(Short web captions)
····················
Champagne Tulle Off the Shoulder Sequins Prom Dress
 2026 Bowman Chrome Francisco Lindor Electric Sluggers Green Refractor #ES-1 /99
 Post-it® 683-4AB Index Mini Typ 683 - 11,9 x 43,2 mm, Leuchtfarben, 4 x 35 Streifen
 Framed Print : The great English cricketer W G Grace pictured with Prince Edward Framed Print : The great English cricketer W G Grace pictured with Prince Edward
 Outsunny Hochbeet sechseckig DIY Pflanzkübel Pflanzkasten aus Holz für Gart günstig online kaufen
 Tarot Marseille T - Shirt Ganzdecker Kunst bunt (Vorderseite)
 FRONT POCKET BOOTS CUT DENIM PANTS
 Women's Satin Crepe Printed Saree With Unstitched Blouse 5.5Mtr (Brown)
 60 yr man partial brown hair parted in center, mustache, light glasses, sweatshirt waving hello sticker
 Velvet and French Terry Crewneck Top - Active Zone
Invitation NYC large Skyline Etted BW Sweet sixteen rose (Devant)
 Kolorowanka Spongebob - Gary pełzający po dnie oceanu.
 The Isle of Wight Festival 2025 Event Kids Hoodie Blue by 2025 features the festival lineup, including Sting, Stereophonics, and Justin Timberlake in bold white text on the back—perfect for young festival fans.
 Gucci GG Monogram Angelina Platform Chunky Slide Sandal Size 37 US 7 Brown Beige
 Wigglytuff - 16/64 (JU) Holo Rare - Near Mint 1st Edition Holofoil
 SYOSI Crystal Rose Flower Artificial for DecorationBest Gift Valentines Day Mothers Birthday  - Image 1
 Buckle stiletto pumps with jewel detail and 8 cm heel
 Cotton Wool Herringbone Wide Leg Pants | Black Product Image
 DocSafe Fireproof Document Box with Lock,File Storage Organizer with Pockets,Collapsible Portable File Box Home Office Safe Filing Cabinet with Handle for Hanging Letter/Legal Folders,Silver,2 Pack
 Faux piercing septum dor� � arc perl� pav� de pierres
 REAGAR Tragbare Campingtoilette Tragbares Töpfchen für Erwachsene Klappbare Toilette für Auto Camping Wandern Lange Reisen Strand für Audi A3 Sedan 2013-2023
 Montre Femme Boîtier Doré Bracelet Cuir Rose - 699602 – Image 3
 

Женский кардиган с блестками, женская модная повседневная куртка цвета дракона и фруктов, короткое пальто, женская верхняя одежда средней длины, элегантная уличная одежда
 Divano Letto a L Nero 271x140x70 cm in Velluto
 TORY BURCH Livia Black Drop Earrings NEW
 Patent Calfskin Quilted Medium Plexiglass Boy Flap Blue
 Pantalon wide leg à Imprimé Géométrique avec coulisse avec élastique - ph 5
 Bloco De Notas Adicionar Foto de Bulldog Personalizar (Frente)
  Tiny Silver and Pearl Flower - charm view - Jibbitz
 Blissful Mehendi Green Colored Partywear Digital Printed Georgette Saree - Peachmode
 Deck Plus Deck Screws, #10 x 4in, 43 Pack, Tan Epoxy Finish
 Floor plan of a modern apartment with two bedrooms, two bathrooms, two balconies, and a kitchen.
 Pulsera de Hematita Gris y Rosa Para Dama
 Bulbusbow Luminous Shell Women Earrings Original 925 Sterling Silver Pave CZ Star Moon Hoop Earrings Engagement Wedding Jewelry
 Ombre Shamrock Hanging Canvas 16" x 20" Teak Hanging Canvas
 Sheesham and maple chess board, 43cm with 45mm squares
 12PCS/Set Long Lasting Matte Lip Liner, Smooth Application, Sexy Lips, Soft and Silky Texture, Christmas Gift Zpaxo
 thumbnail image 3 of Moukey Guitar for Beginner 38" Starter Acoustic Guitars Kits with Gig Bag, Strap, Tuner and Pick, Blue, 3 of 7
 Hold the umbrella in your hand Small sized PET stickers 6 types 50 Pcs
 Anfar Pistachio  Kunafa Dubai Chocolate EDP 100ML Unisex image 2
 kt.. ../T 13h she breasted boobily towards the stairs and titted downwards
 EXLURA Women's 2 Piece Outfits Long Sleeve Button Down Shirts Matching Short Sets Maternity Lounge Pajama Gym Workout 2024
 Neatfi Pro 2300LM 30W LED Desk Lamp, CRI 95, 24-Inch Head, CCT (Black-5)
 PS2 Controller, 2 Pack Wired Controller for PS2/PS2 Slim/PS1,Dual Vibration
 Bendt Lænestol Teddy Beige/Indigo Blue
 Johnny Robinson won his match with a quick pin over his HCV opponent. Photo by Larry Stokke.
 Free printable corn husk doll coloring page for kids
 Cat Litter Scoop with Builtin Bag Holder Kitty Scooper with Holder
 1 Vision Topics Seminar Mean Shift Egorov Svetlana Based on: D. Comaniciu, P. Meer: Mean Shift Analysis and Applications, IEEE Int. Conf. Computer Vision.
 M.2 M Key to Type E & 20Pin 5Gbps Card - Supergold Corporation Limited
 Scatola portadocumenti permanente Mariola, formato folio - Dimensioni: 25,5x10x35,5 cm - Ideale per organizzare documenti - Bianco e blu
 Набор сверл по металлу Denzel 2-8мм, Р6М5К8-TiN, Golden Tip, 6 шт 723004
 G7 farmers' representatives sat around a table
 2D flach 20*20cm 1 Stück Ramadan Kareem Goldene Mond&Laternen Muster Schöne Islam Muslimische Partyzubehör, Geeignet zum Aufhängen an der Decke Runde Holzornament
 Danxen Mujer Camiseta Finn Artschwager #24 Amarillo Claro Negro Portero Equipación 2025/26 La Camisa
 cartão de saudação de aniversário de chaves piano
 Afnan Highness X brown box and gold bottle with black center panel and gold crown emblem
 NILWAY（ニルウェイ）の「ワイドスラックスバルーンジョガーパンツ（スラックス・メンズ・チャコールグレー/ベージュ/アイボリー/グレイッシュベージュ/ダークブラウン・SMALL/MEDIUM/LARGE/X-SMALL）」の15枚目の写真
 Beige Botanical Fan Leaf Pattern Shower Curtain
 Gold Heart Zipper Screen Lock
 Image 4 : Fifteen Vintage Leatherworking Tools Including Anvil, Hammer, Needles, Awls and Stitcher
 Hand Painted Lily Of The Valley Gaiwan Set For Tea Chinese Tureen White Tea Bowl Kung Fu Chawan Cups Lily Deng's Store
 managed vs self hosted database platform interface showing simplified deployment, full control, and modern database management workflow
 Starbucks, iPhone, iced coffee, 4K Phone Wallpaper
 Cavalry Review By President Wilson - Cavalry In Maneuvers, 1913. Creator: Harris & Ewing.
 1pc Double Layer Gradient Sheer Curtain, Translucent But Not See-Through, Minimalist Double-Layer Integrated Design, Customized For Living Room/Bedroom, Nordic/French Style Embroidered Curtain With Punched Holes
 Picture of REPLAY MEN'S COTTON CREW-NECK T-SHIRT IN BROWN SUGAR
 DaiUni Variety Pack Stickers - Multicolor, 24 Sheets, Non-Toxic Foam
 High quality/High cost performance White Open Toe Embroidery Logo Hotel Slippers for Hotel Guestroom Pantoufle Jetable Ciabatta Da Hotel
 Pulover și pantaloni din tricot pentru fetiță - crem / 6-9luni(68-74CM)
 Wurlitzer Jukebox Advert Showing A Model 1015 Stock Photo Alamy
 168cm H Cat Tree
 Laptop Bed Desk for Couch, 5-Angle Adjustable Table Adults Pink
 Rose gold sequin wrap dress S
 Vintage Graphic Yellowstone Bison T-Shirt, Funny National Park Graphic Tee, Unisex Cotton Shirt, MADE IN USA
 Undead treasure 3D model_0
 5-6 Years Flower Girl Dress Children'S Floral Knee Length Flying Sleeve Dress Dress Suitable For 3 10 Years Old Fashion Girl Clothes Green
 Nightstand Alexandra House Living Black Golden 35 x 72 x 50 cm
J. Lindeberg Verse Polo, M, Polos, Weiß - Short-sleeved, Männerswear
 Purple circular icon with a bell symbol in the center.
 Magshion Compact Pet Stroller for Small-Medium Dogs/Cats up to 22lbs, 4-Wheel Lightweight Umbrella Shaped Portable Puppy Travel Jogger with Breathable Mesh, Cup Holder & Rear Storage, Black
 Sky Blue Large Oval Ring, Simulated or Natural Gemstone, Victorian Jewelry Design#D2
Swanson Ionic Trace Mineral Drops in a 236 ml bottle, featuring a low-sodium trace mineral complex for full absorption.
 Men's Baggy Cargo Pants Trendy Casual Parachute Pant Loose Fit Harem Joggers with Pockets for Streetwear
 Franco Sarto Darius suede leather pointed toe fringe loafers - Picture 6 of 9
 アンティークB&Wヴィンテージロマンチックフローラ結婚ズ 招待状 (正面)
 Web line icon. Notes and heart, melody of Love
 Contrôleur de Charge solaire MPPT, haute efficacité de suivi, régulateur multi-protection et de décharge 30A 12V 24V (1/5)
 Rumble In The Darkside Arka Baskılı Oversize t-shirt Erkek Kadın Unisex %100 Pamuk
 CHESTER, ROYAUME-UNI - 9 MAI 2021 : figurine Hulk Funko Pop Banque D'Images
····················
• [Action item]: Reproduce the entries above exactly, but only the lines between the line holding "Neatfi Pro 2300LM" and the line holding "Bendt Lænestol Teddy Beige/Indigo Blue", inclusive.

• [Output of the exercise]:
 Neatfi Pro 2300LM 30W LED Desk Lamp, CRI 95, 24-Inch Head, CCT (Black-5)
 PS2 Controller, 2 Pack Wired Controller for PS2/PS2 Slim/PS1,Dual Vibration
 Bendt Lænestol Teddy Beige/Indigo Blue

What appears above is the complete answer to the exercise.